═════ DATA SUPPLIED ═════

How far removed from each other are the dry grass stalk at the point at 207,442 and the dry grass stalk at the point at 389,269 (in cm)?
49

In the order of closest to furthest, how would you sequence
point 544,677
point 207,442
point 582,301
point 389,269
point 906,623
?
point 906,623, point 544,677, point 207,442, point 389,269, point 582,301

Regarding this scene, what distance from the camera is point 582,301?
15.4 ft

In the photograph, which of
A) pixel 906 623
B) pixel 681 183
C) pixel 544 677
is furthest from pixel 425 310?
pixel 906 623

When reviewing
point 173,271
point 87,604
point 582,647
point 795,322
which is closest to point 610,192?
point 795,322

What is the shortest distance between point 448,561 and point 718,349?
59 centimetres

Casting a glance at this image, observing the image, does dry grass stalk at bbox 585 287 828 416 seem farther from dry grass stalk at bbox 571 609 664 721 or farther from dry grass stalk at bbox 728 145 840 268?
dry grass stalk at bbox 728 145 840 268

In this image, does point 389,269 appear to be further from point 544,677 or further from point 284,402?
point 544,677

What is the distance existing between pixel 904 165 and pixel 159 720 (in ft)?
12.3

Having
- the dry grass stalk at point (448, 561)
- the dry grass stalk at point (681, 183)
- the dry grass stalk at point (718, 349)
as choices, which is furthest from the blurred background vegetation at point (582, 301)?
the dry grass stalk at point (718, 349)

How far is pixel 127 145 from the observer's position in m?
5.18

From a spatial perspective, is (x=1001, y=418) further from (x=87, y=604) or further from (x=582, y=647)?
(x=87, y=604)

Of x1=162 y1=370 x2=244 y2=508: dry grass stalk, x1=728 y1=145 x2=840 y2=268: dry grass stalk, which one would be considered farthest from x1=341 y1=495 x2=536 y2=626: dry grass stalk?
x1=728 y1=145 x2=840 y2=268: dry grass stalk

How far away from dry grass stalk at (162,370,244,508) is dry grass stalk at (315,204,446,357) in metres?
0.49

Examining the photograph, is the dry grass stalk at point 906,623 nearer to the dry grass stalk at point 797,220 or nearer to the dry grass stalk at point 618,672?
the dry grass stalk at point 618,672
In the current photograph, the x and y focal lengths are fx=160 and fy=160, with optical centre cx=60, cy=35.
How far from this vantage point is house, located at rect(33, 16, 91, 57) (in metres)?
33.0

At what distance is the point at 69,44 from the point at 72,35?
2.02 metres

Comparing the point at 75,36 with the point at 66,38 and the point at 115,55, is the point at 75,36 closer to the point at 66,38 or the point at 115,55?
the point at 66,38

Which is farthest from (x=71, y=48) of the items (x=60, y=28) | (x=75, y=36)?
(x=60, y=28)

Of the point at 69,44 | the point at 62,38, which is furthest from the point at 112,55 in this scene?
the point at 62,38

═════

• _EXERCISE INSTRUCTIONS_: Express every line from the one containing "Of x1=162 y1=370" through the last line of the items as a JSON list of strings, one string per line and no entries for blank lines.

• _ANSWER TO THE TASK_:
[
  "Of x1=162 y1=370 x2=244 y2=508: dry grass stalk, x1=728 y1=145 x2=840 y2=268: dry grass stalk, which one would be considered farthest from x1=341 y1=495 x2=536 y2=626: dry grass stalk?",
  "x1=728 y1=145 x2=840 y2=268: dry grass stalk",
  "How far away from dry grass stalk at (162,370,244,508) is dry grass stalk at (315,204,446,357) in metres?",
  "0.49",
  "Examining the photograph, is the dry grass stalk at point 906,623 nearer to the dry grass stalk at point 797,220 or nearer to the dry grass stalk at point 618,672?",
  "the dry grass stalk at point 618,672",
  "In the current photograph, the x and y focal lengths are fx=160 and fy=160, with optical centre cx=60, cy=35.",
  "How far from this vantage point is house, located at rect(33, 16, 91, 57) (in metres)?",
  "33.0",
  "At what distance is the point at 69,44 from the point at 72,35?",
  "2.02 metres",
  "Comparing the point at 75,36 with the point at 66,38 and the point at 115,55, is the point at 75,36 closer to the point at 66,38 or the point at 115,55?",
  "the point at 66,38",
  "Which is farthest from (x=71, y=48) of the items (x=60, y=28) | (x=75, y=36)?",
  "(x=60, y=28)",
  "Of the point at 69,44 | the point at 62,38, which is furthest from the point at 112,55 in this scene?",
  "the point at 62,38"
]